**Given request**.
Pick out every line below that contains the word "space" and copy each of those lines in full. Case counts.

+--

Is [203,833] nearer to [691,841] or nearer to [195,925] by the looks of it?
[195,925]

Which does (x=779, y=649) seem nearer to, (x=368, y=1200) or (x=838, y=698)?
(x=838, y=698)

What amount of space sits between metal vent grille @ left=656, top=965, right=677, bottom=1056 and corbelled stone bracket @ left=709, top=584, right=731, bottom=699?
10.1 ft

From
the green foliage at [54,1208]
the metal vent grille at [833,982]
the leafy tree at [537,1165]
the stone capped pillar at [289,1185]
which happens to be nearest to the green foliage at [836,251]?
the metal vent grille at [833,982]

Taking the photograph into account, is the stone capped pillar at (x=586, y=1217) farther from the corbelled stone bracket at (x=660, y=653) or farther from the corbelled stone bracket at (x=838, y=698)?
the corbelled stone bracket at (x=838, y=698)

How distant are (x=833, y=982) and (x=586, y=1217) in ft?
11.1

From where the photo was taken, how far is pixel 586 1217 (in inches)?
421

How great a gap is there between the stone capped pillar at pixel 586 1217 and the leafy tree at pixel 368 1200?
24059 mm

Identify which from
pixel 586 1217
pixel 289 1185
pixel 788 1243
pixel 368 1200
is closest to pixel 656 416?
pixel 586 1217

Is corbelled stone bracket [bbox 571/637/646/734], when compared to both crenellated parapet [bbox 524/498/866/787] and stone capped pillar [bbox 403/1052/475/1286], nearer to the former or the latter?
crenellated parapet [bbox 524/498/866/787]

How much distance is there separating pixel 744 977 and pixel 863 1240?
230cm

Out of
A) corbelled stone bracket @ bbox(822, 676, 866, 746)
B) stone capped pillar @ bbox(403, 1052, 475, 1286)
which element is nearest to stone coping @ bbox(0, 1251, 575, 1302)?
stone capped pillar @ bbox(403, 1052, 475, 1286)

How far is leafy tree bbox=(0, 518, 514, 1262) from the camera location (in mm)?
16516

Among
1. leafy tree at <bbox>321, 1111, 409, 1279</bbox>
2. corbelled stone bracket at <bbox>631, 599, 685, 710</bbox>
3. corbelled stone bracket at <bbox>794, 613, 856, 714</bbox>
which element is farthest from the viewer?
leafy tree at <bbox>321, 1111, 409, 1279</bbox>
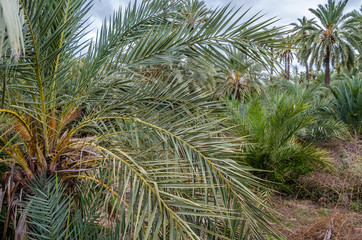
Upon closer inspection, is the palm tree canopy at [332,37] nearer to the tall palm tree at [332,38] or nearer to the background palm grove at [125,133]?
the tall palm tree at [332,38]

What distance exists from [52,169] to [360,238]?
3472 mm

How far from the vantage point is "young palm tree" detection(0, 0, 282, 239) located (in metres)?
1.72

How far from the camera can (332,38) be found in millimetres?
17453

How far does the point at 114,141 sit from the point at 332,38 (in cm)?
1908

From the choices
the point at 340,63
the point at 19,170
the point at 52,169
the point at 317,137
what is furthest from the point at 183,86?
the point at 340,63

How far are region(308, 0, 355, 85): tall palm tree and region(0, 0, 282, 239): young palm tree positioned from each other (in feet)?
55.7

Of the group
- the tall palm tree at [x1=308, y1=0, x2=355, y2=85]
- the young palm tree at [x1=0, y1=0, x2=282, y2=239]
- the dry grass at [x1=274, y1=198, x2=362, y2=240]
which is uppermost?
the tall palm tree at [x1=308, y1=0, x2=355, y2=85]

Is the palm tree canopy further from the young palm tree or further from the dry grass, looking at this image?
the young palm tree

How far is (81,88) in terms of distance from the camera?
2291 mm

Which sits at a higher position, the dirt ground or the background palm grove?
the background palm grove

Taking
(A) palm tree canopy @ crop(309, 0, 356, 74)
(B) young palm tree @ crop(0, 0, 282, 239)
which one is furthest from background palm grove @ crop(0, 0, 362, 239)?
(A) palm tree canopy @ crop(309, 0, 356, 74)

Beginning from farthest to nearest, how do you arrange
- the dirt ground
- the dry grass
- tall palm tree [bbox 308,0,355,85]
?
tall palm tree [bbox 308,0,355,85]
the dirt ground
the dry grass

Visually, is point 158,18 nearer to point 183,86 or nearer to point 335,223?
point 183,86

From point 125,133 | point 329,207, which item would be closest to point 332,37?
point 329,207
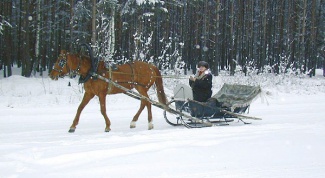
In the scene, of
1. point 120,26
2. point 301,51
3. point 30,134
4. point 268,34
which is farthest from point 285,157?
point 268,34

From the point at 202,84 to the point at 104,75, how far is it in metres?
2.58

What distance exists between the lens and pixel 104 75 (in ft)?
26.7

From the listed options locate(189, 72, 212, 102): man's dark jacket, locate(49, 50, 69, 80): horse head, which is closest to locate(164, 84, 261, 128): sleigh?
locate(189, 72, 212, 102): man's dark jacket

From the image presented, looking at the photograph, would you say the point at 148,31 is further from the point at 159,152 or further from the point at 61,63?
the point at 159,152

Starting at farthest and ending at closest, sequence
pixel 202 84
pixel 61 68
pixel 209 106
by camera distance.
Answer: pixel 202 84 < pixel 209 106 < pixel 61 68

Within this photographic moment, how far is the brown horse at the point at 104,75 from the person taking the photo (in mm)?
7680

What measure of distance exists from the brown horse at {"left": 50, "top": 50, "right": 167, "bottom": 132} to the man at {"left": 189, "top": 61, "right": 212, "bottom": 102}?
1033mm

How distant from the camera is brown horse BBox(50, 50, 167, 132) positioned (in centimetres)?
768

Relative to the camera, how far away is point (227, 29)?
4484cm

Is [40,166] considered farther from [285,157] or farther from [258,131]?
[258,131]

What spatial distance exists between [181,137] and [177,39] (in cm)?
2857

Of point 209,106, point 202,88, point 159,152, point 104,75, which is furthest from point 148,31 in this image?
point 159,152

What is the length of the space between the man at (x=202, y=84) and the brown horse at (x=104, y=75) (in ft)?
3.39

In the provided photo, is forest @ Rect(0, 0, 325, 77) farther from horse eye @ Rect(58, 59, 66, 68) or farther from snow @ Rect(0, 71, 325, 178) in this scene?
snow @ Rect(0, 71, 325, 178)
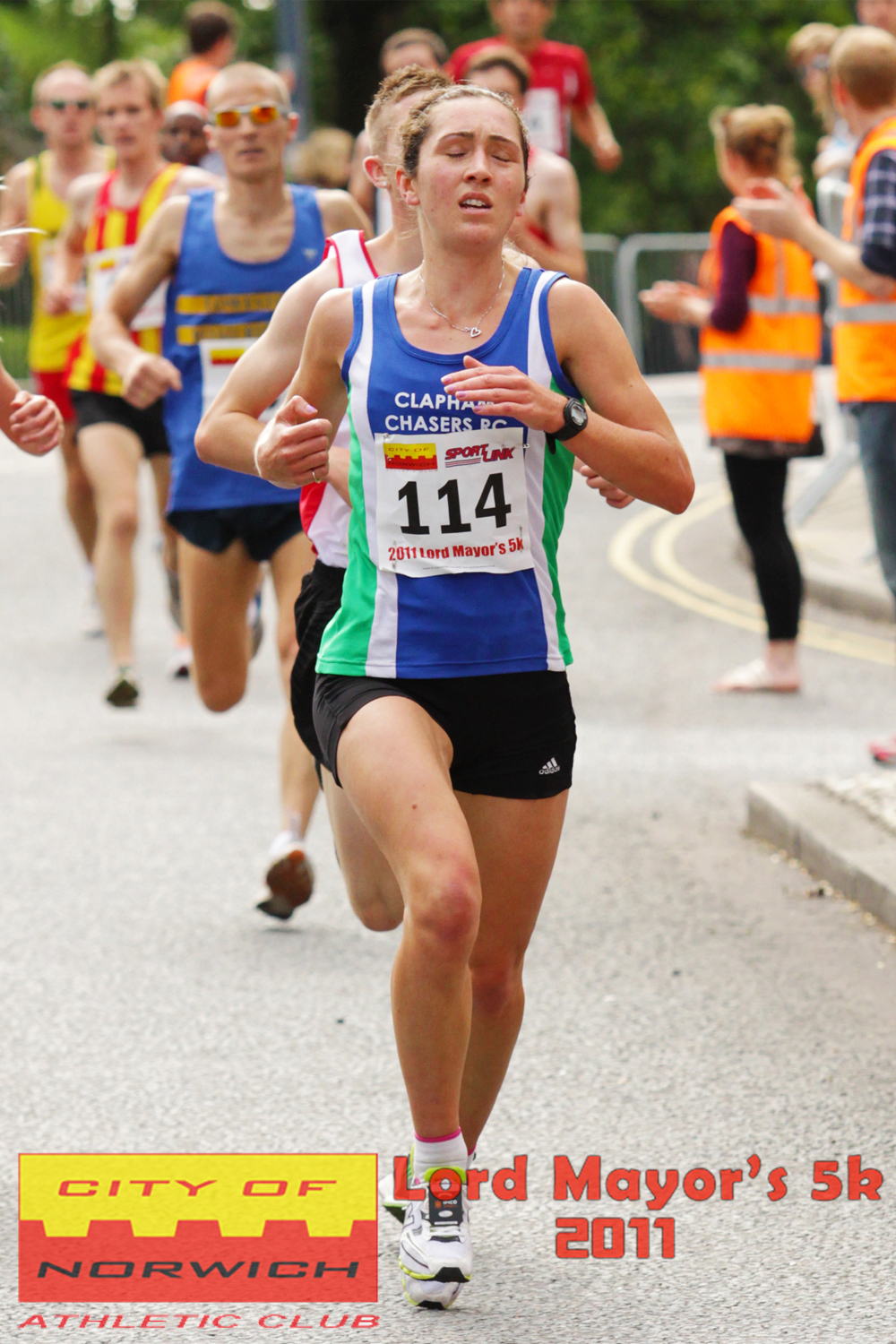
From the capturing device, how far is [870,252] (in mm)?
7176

+--

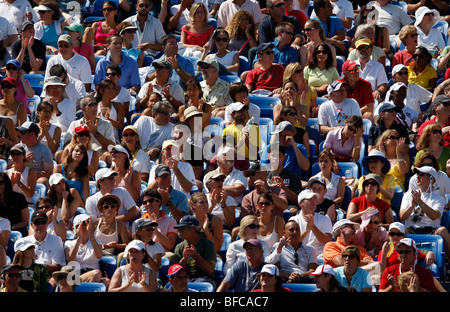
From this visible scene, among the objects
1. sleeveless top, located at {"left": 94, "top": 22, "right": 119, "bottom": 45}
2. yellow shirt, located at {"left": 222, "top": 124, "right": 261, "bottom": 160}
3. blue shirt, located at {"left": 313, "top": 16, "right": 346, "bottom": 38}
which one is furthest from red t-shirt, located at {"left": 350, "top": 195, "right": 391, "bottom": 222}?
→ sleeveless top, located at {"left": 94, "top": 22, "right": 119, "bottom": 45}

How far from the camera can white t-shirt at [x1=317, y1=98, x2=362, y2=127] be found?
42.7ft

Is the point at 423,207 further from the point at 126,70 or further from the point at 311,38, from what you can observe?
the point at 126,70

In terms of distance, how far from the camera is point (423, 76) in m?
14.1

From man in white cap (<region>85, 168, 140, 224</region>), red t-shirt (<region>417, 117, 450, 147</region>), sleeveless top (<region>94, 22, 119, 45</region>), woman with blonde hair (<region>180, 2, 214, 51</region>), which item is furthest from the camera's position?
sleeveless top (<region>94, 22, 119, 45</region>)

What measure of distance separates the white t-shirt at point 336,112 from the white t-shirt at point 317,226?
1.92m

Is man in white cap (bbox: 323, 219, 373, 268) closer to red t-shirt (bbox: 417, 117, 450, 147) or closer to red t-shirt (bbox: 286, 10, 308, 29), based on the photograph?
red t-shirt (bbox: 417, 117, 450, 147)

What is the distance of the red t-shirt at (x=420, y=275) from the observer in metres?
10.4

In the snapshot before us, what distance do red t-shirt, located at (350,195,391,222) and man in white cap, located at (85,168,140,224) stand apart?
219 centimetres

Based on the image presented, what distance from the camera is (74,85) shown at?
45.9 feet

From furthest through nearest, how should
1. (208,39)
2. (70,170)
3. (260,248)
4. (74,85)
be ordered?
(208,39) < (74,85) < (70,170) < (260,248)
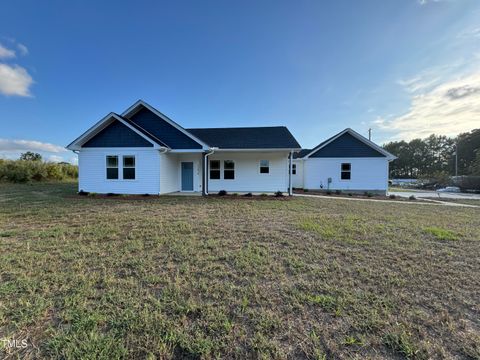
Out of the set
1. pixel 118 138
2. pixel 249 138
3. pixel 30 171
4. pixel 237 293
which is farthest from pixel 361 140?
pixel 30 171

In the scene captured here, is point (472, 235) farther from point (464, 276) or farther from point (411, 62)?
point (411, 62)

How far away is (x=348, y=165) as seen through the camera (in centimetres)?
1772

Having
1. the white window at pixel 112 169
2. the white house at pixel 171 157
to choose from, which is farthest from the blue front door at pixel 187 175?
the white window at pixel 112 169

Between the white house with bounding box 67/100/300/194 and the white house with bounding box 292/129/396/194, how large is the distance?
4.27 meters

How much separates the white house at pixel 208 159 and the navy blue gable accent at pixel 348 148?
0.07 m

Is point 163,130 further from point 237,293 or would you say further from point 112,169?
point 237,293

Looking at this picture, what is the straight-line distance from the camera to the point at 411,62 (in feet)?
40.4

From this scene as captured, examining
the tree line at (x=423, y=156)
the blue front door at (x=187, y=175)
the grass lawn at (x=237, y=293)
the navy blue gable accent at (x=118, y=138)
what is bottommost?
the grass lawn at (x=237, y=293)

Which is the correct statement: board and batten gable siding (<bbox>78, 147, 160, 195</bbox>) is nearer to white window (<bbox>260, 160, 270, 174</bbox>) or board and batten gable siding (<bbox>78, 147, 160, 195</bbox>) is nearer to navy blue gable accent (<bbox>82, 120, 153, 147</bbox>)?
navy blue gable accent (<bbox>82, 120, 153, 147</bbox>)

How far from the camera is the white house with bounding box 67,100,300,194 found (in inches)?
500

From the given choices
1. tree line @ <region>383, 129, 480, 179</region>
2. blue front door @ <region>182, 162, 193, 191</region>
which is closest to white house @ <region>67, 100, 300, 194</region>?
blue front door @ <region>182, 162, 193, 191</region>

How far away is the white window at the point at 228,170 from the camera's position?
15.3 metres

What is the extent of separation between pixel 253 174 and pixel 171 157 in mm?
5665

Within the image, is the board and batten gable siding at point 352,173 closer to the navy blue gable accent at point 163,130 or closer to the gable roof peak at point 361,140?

+--

**Result for this task**.
What amount of space sits between metal vent grille @ left=656, top=965, right=677, bottom=1056 and corbelled stone bracket @ left=709, top=584, right=731, bottom=699?
What is the length of the space between the man at (x=202, y=84) and the brown horse at (x=104, y=75) (in ft)?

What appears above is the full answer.